Mobile payments have garnered a significant amount of attention in the past few months, especially with Apple's announcement of the Apple Pay service.
It seems consumers will be able to determine the long-term winner of the mobile payment war - but let's not forget that there are other options beyond CurrentC and Apple Pay. Ironically, Starbucks claims to control 90 percent of the current mobile payments market, as 16 percent of all its customers currently use mobile payments.
I think Meijer's decision to support both CurrentC and Apple Pay, much to the horror of the Merchant Customer Exchange (MCX), indicates how retailers want to allow their customers to use whatever mobile payment service they want to.

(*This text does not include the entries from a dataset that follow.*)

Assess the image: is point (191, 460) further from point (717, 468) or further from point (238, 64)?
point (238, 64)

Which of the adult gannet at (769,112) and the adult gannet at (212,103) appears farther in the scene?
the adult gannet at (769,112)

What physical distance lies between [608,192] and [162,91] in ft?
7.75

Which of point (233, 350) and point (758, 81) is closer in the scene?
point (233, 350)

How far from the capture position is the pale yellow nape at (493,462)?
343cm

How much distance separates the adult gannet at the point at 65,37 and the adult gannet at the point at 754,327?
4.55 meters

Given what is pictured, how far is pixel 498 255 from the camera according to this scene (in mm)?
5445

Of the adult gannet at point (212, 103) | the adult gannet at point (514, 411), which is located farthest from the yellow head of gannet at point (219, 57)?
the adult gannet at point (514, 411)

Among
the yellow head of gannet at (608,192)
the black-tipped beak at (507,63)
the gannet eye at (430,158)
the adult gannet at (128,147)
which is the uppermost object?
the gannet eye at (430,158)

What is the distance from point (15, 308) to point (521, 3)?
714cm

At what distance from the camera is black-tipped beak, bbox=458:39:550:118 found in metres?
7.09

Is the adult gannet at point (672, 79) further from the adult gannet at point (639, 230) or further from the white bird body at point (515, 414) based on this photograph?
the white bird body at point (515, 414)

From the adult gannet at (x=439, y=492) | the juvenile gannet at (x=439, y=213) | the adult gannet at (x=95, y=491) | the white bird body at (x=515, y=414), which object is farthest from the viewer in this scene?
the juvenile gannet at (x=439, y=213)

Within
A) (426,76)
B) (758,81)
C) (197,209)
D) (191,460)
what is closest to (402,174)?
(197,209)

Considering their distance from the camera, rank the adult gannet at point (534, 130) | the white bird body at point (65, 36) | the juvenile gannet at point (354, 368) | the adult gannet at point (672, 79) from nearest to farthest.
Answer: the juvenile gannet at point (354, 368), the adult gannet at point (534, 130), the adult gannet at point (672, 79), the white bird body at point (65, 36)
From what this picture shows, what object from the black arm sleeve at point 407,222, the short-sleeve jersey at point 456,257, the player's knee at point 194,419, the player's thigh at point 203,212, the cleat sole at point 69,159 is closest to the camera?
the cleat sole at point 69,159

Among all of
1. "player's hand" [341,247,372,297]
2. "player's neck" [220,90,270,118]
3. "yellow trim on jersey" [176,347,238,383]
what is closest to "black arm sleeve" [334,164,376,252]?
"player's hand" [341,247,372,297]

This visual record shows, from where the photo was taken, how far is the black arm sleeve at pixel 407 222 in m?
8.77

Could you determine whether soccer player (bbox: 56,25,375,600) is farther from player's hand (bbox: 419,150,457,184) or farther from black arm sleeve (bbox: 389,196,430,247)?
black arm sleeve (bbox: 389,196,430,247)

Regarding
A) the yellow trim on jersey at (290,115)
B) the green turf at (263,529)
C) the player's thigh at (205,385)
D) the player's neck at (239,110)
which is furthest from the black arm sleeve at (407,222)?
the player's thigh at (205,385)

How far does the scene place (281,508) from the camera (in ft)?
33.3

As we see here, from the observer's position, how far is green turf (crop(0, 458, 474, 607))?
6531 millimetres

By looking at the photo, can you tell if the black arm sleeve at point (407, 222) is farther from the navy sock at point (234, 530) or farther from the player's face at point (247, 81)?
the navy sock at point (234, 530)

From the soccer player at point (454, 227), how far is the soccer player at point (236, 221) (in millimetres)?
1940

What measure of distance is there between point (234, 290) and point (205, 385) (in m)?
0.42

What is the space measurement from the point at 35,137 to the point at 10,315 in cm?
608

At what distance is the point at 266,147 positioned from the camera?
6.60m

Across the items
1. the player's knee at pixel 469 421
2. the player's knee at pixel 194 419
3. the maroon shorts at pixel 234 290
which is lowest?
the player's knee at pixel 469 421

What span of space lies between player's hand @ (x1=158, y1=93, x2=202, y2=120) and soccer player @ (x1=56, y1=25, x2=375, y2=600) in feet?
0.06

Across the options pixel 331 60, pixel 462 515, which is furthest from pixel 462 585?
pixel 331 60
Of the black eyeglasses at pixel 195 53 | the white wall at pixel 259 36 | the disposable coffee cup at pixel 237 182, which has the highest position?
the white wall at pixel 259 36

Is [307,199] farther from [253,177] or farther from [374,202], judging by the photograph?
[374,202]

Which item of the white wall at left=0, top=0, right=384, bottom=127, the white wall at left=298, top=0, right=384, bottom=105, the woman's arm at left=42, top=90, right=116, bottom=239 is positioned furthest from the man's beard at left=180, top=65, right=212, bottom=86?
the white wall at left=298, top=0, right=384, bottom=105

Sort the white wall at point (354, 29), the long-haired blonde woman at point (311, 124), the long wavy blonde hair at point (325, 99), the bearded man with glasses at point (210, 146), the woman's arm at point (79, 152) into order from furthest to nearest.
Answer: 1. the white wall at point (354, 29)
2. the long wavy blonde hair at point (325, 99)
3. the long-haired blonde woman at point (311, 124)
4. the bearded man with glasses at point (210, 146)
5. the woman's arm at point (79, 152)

I currently own a Samsung Galaxy S4 smartphone - and not an iPhone 6 or iPhone 6 Plus - so Apple Pay already is out. Nor would I purchase an iPhone just because I want to use the company's mobile payment system. It's unknown if Apple can win the mobile wallet war, but with many consumers using Google Android-powered smartphones, then stores should have at least one alternative service in place for the rest of us.
"Right now they are the only ones really succeeding in this space," said John Haro, CTO of the Vibes mobile marketing firm. "Today they are dominant, but they won't be the only big player forever. They would love 100 percent market share, but that's just not going to happen."
Security concerns and proprietary service obligations be damned, it looks like mobile payments will only continue to grow in the United States. I am curious to see how these services evolve in 2015, but am not in a big hurry to leave behind cash or credit card purchases while in-store.